This is the keynote lecture following the MArch Jury for the Housing and Urbanism Taught Postgraduate Programme
The world is in motion, with architecture lagging behind. Even in times of digitalisation, demographic change and climate crisis, architecture remains a design task. We will not be able to solve the challenges of the future with smart timber structures and massive CO2 savings alone; in terms of social sustainability, the question arises: How do we want to live together? And how do we develop a new coherent architectural language within a tight framework of many complex constraints? Architecture must adapt to people’s needs and not vice versa. At best, the spaces we live in can tell us something about the current state of our society: about today’s wide diversity of life plans, the spatial overlap of home and work, or the value of community in times of isolation and hyper-individualisation. From the perspective of sociology, space is produced by social interactions. Relational architecture lies the focus on the effect of what is built rather than on its component parts. It describes a new search for connection and finds answers on how to shape the change in a pleasurable, inventive and poetic way.

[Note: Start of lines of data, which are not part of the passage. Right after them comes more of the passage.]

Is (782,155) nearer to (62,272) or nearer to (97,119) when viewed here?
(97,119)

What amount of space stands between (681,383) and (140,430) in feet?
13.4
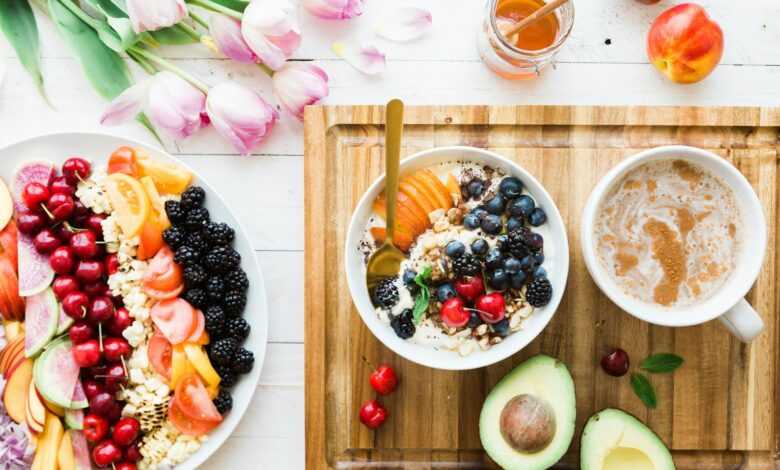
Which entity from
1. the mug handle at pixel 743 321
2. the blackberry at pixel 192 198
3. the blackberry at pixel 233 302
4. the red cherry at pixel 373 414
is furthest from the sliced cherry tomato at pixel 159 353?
the mug handle at pixel 743 321

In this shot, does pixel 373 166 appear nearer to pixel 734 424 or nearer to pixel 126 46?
pixel 126 46

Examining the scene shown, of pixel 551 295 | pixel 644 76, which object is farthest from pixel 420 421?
pixel 644 76

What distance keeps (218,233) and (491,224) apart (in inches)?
19.2

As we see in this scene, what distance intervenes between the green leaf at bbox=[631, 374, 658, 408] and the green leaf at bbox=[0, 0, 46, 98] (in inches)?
47.6

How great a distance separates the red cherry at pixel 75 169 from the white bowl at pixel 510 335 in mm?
530

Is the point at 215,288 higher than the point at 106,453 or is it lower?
higher

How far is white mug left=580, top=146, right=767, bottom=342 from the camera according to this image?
1.13m

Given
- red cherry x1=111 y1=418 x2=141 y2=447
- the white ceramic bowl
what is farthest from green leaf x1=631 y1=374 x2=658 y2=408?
red cherry x1=111 y1=418 x2=141 y2=447

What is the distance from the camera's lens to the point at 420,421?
131cm

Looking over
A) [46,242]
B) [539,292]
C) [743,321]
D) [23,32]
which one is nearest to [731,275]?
[743,321]

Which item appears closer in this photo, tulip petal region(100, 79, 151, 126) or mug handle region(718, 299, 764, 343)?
mug handle region(718, 299, 764, 343)

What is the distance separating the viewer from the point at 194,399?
4.30ft

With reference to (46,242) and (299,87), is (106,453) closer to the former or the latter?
(46,242)

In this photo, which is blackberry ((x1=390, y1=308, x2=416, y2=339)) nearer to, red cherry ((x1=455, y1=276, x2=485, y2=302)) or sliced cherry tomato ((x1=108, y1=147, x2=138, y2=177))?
red cherry ((x1=455, y1=276, x2=485, y2=302))
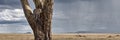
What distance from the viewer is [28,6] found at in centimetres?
2000

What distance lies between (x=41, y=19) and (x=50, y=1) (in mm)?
1063

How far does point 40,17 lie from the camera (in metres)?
20.0

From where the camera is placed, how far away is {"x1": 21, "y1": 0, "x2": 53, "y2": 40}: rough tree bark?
19906 millimetres

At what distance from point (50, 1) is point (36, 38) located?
2.10m

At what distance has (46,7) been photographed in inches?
788

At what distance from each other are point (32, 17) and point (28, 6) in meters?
0.62

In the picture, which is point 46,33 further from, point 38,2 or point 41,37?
point 38,2

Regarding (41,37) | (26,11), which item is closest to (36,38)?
(41,37)

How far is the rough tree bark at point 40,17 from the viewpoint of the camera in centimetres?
1991

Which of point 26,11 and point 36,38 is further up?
point 26,11

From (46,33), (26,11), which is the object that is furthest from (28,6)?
(46,33)

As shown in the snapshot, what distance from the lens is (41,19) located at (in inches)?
789

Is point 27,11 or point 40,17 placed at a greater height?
point 27,11

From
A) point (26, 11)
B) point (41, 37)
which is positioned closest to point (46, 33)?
point (41, 37)
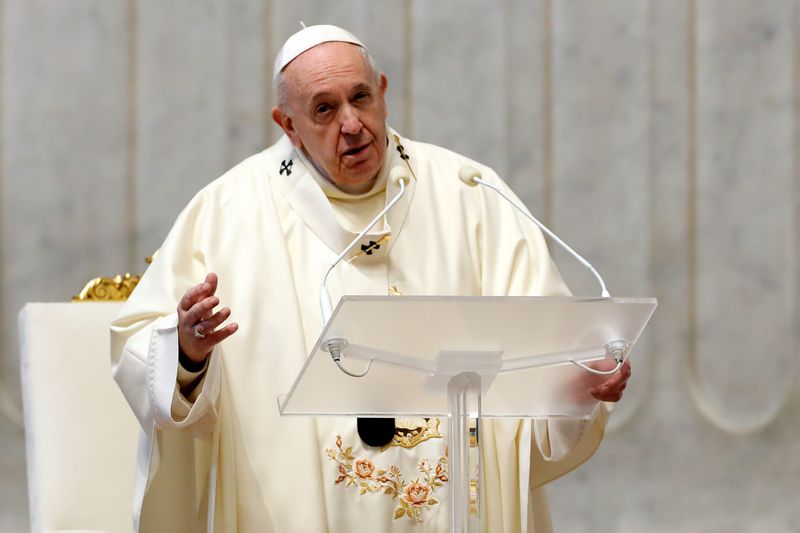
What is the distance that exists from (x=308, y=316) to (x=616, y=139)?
1.83m

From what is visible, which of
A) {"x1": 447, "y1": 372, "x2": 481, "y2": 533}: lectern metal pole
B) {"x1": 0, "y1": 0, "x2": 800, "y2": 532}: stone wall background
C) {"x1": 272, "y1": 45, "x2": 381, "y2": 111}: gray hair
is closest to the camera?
{"x1": 447, "y1": 372, "x2": 481, "y2": 533}: lectern metal pole

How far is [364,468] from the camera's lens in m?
3.17

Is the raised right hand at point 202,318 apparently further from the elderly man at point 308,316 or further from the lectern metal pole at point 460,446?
the lectern metal pole at point 460,446

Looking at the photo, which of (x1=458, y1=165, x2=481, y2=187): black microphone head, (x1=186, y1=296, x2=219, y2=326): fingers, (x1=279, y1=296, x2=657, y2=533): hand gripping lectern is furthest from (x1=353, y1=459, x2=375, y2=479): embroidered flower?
(x1=458, y1=165, x2=481, y2=187): black microphone head

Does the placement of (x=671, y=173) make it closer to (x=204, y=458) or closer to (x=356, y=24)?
(x=356, y=24)

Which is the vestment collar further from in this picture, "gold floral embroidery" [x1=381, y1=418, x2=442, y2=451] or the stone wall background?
the stone wall background

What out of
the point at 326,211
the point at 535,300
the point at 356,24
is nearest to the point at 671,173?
the point at 356,24

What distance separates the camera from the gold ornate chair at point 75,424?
3.64 meters

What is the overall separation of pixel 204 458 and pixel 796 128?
2.63 m

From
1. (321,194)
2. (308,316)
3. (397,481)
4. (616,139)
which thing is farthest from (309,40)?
(616,139)

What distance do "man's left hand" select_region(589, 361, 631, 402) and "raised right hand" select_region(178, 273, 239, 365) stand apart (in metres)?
0.72

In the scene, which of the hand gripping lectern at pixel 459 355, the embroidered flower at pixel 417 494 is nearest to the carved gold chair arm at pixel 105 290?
the embroidered flower at pixel 417 494

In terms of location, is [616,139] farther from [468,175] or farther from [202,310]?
[202,310]

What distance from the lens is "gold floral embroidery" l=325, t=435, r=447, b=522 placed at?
315cm
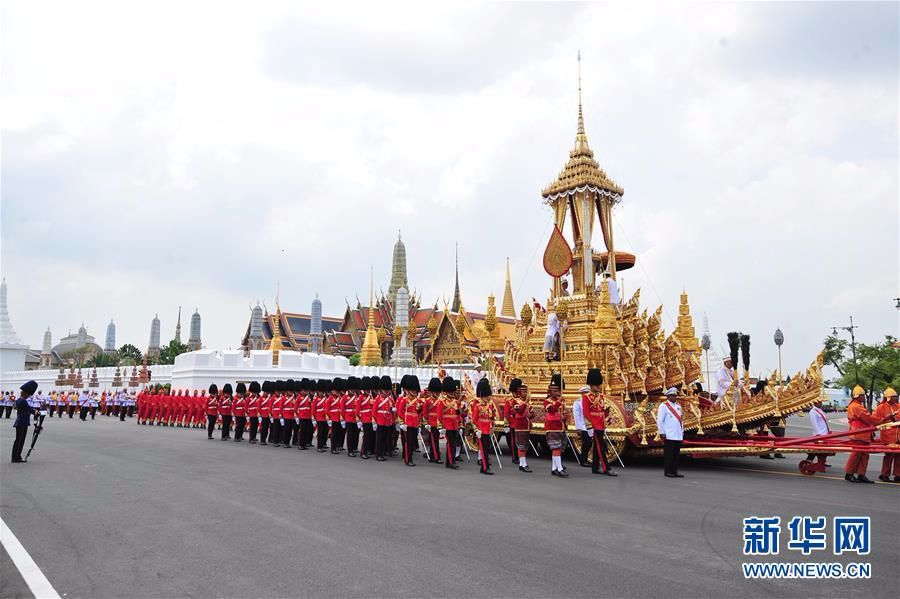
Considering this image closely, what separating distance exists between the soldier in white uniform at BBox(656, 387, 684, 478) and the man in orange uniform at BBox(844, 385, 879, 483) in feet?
8.06

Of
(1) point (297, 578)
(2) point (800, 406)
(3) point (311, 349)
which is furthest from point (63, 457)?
(3) point (311, 349)

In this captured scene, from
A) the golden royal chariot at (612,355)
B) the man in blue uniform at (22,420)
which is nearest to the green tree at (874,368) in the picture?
the golden royal chariot at (612,355)

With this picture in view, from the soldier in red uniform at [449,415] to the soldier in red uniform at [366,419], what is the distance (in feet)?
5.88

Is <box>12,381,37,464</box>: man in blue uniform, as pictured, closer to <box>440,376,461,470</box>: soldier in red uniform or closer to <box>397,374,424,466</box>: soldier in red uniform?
<box>397,374,424,466</box>: soldier in red uniform

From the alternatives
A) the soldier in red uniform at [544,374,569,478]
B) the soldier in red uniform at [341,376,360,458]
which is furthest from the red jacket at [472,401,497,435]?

Anne Kaestle studied architecture from 1994 to 2000 at the Karlsruhe Institute of Technology (KIT), the Royal Danish Academy of Fine Arts in Copenhagen, and with Peter Zumthor at the Academy of Architecture in Mendrisio. She spent one year working in Buenos Aires with Justo Solsona, followed by six years with Marcel Meili, Markus Peter Architekten in Zurich. Together with Dan Schürch, she founded the architectural office Duplex Architects, Zurich in 2007. Meanwhile the partnership has been expanded and additional locations in Düsseldorf, Hamburg and Paris have been established. Their first monograph 'Rethinking Housing' was published by park books in 2021, it exemplarily demostrates how innovative housing design in Switzerland works and what it can contribute to urban development.